Search code examples
pythonpandaslistcounthashtag

Performatic way to count hashtags inside list (pandas)


I have a dataframe with ~7.000.000 rows and a lot of columns.

Each row is a Tweet, and i have a column text with tweet's content.

I created a new column just for hashtags inside text:

df['hashtags'] = df.Tweets.str.findall(r'(?:(?<=\s)|(?<=^))#.*?(?=\s|$)')

So i have a column called hashtags with each row containing a list structure: ['#b747', '#test'].

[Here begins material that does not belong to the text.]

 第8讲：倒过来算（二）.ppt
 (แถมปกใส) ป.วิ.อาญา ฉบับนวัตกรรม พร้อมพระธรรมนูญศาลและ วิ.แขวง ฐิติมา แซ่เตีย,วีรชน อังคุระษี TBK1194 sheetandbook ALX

I would like to count the number of each hashtag but i have a heavy number of rows. What is the most performatic way to do it?


Solution

  • Here are some different approaches, along with timing, ordered by speed (fastest first):

    # setup
    n = 10_000
    df = pd.DataFrame({
        'hashtags': np.random.randint(0, int(np.sqrt(n)), (n, 10)).astype(str).tolist(),
    })
    
    
    # 1. using itertools.chain to build an iterator on the elements of the lists
    from itertools import chain
    %timeit Counter(chain(*df.hashtags))
    # 7.35 ms ± 58.1 µs per loop (mean ± std. dev. of 7 runs, 100 loops each)
    
    
    # 2. as per @Psidom comment
    %timeit df.hashtags.explode().value_counts()
    # 8.06 ms ± 19.2 µs per loop (mean ± std. dev. of 7 runs, 100 loops each)
    
    
    # 3. using Counter constructor, but specifying an iterator, not a list
    %timeit Counter(h for hl in df.hashtags for h in hl)
    # 10.6 ms ± 13.6 µs per loop (mean ± std. dev. of 7 runs, 100 loops each)
    
    
    # 4. iterating explicitly and using Counter().update()
    def count5(s):
        c = Counter()
        for hl in s:
            c.update(hl)
        return c
    %timeit count5(df.hashtags)
    # 12.4 ms ± 66.4 µs per loop (mean ± std. dev. of 7 runs, 100 loops each)
    
    
    # 5. using itertools.reduce on Counter().update()
    %timeit reduce(lambda x,y: x.update(y) or x, df.hashtags, Counter())
    # 13.7 ms ± 10.1 µs per loop (mean ± std. dev. of 7 runs, 100 loops each)
    
    
    # 6. as per @EzerK
    %timeit Counter(sum(df['hashtags'].values, []))
    # 2.58 s ± 1.1 ms per loop (mean ± std. dev. of 7 runs, 1 loop each)
    

    Conclusion: the fastest is #1 (using Counter(chain(*df.hashtags))), but the more intuitive and natural #2 (from @Psidom comment) is almost as fast. I would probably go with that. #6 (@EzerK approach) is very slow for large df slow because we are building a new (long) list before passing it as argument to Counter().